Enfin, la logique de libéralisation a conduit à rendre les élèves, à travers leurs "choix" d'orientation et la construction de leur parcours, responsables de leur position et de leur condition, alors même qu'ils sont aussi pris dans des logiques de différenciation et de hiérarchisation des filières de formation. Pour les apprentis du second degré, prendre en compte la vulnérabilité sociale et économique doit conduire à mieux accompagner les jeunes en intégrant les cultures juvéniles plutôt qu'en écartant l'expression de différences. La sociologie des apprentis du supérieur est différente – il est d'ailleurs très rare que des apprentis niveau CAP ou bac pro poursuivent finalement leur parcours et accèdent à l'apprentissage dans le supérieur –, avec des jeunes plutôt de milieux sociaux favorisés, ce qui pose le problème d'une approche homogénéisante des aides à l'apprentissage, alors que les difficultés de maintien en formation puis d'insertion sont nettement plus aiguës dans le secondaire que dans le supérieur, où des formations privées bénéficient pourtant d'aides substantielles, au risque de socialiser des dépenses de formation qui devraient incomber aux familles ou aux entreprises.

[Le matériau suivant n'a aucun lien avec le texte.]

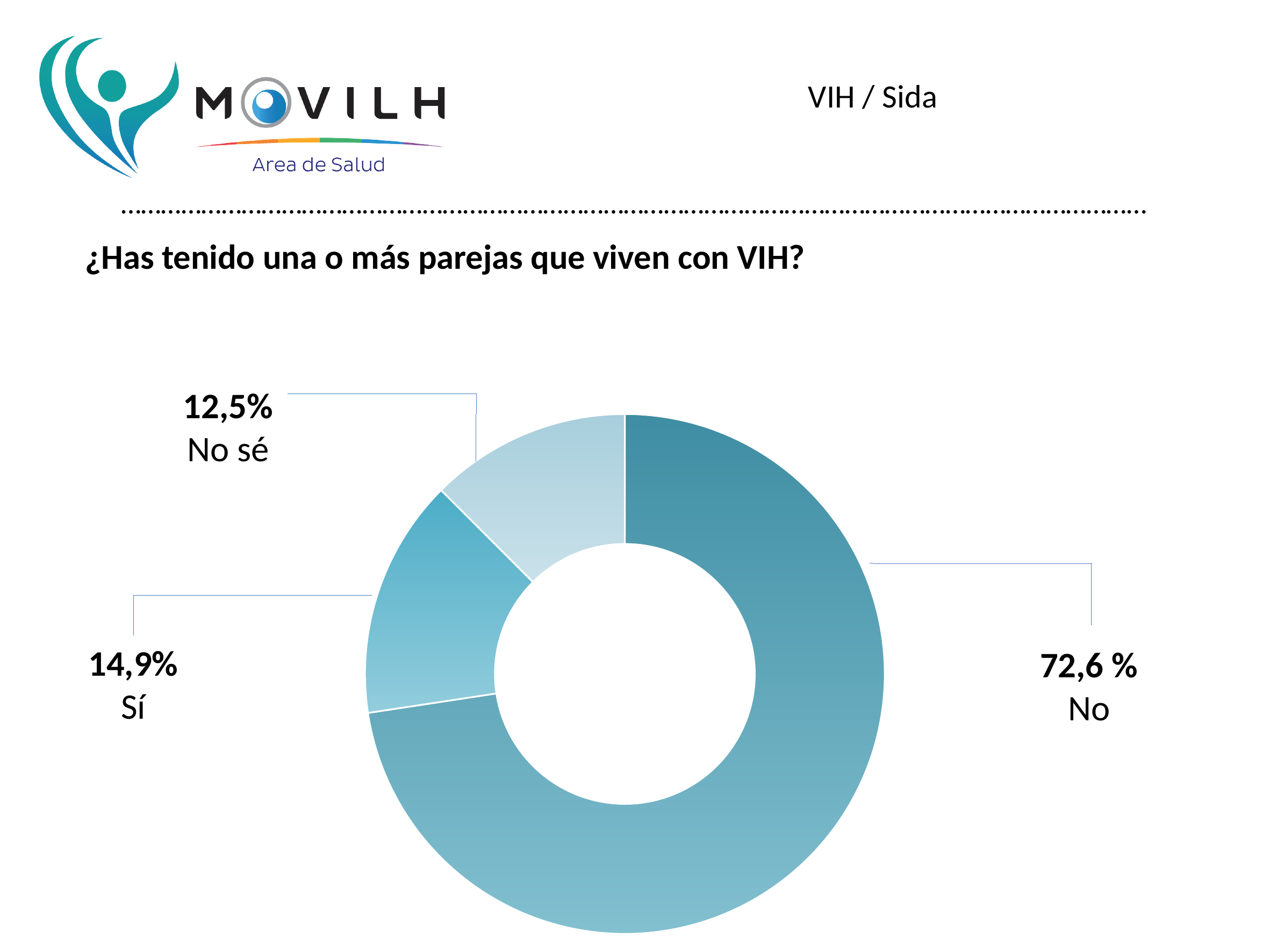
What is the difference in percentage points between "Sí" and "No sé"? 2,4 Which response has the largest share of the chart? No Which is larger, the share for "Sí" or the share for "No sé"? Sí What percentage of respondents answered "Sí"? 14,9% What percentage of respondents answered "No"? 72,6 % Which response has the smallest share of the chart? No sé What is the difference in percentage points between "No" and "Sí"? 57,7 What percentage of respondents answered "No sé"? 12,5% How many response categories does the chart show? 3 Which response is shown in the lightest shade of blue? No sé What kind of chart is shown on the slide? Doughnut (pie) chart What question does the chart answer, according to the slide title? ¿Has tenido una o más parejas que viven con VIH?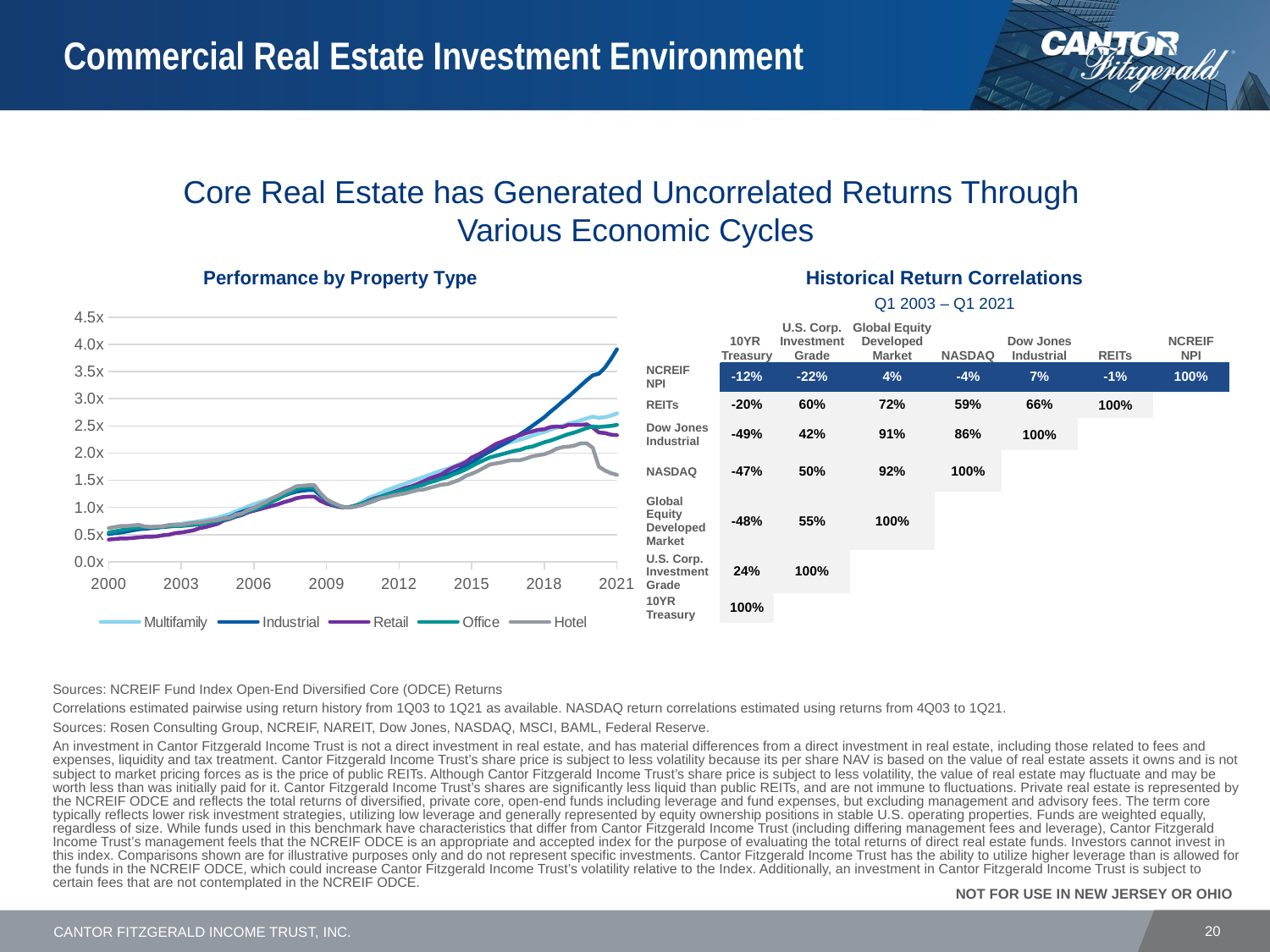
In the "Performance by Property Type" chart, which property type has the lowest value in 2021? Hotel In the "Performance by Property Type" chart, does the Industrial line rise or fall overall from 2000 to 2021? rise Which series are listed in the legend of the "Performance by Property Type" chart? Multifamily, Industrial, Retail, Office, Hotel In the "Performance by Property Type" chart, does the Hotel line rise or fall between 2019 and 2021? fall In the "Performance by Property Type" chart, is the value for Hotel in 2021 greater or less than 2.0x? less In the "Performance by Property Type" chart, which is larger in 2021, Industrial or Hotel? Industrial What is the first year and the last year labelled on the x axis of the "Performance by Property Type" chart? 2000 and 2021 How many series does the legend of the "Performance by Property Type" chart list? 5 In the "Performance by Property Type" chart, is the value for Industrial in 2021 greater or less than 3.5x? greater In the "Performance by Property Type" chart, which property type has the highest value in 2021? Industrial In the "Performance by Property Type" chart, is the value for Retail in 2021 greater or less than 2.0x? greater What kind of chart is the "Performance by Property Type" chart? line chart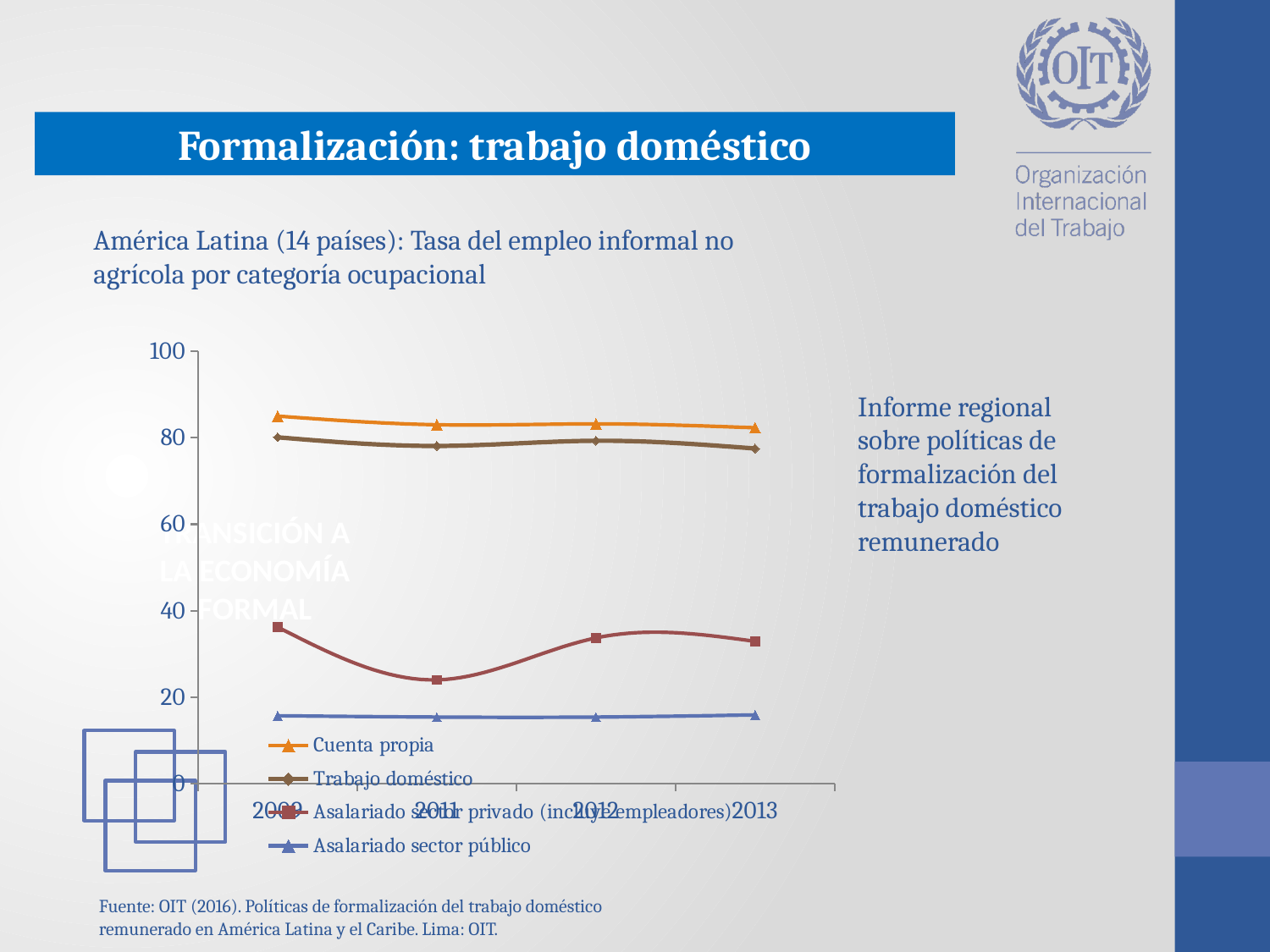
In 2012, which is larger: Trabajo doméstico or Asalariado sector privado (incluye empleadores)? Trabajo doméstico How many series does the legend list? 4 Is the value for Asalariado sector privado (incluye empleadores) in 2011 greater or less than 40? less Is the value for Trabajo doméstico in 2011 greater or less than 60? greater What colour is the Cuenta propia line in the legend? Orange Which series has the lowest values across all years? Asalariado sector público Is the value for Cuenta propia in 2013 greater or less than 80? greater Does the Cuenta propia line rise or fall from the first year to 2013? Fall Which series has the highest values across all years? Cuenta propia What kind of chart is shown on the slide? Line chart How many years are plotted along the x axis? 4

Une régulation nécessaire d'un secteur exposé à des logiques d'opportunité
Peu de pays ont fait de l'alternance la modalité principale d'organisation de la formation professionnelle au niveau secondaire, et encore moins au niveau de la formation professionnelle supérieure. En Europe, seuls l'Allemagne, l'Autriche, la Suisse, le Danemark ou la Hongrie sont dans ce cas, la situation générale restant celle de la formation en école, ou sur le tas dans de nombreux pays dits moins développés. En France, la priorité reste à la scolarisation des apprentissages au niveau secondaire, mais la réforme du lycée professionnel renforce la place des stages et de l'alternance en permettant aussi de passer plus facilement du statut d'élève au statut d'apprenti.
Toutefois, la consolidation des formations par apprentissage et la poursuite de la promotion de l'alternance, en particulier dans le supérieur, imposent de penser et mettre en œuvre la régulation d'un secteur exposé à des logiques d'opportunité (bascule en apprentissage de formations du supérieur sans nécessité ni véritables différences avec le statut étudiant classique, ouverture mue par l'appât financier de formations de qualité discutable, par exemple).
L'enjeu consiste à garantir la qualité des formations et des certifications – garantie indissociable de la définition des critères de cette qualité –, à sécuriser les parcours des apprentis, en luttant contre les inégalités et les discriminations à l'entrée en apprentissage, contre les abus constatés (qu'ils soient le fait d'entreprises peu scrupuleuses ou de relations problématiques entre le maître d'apprentissage et son apprenti) et contre les ruptures de contrats, à permettre à ces jeunes de trouver leur place, tant sur le marché du travail que dans la société.